__Исходный текст__

= = = = =

САМОРИ

Самори Туре родился около 1840 года в Сананкоро, километрах в ста пятидесяти на юг от города Канкан. В молодости, так же как и его отец, Самори был разъезжим купцом. Несмотря на то что вся внутренняя Западная Африка еще долгие годы оставалась вне политической «опеки» европейцев, которые пока еще сидели только на побережьях, их опыт XVII–XVIII веков — торговля невольниками в крупных масштабах — продолжал практиковаться и в XIX веке: каждый властитель и каждый царек считал делом чести поправлять свой бюджет посредством захвата невольников у более слабых соседей, а в оборотистых скупщиках ходового товара никогда не было недостатка от Нигера до границ Аравии. Однажды во время такой облавы головорезы правителя из Канкана напали на родную деревню Самори и увели его мать в рабство.

= = = = =

Перепишите без изменений отрывок исходного текста, приведенного выше, начиная со слов «Самори Туре родился» и заканчивая словами «мать в рабство.».

__Предоставленные материалы__
= = = = =

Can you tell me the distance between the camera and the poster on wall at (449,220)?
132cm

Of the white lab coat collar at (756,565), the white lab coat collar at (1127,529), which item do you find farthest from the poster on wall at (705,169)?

= = = = =

__Результат выполнения__
Самори Туре родился около 1840 года в Сананкоро, километрах в ста пятидесяти на юг от города Канкан. В молодости, так же как и его отец, Самори был разъезжим купцом. Несмотря на то что вся внутренняя Западная Африка еще долгие годы оставалась вне политической «опеки» европейцев, которые пока еще сидели только на побережьях, их опыт XVII–XVIII веков — торговля невольниками в крупных масштабах — продолжал практиковаться и в XIX веке: каждый властитель и каждый царек считал делом чести поправлять свой бюджет посредством захвата невольников у более слабых соседей, а в оборотистых скупщиках ходового товара никогда не было недостатка от Нигера до границ Аравии. Однажды во время такой облавы головорезы правителя из Канкана напали на родную деревню Самори и увели его мать в рабство.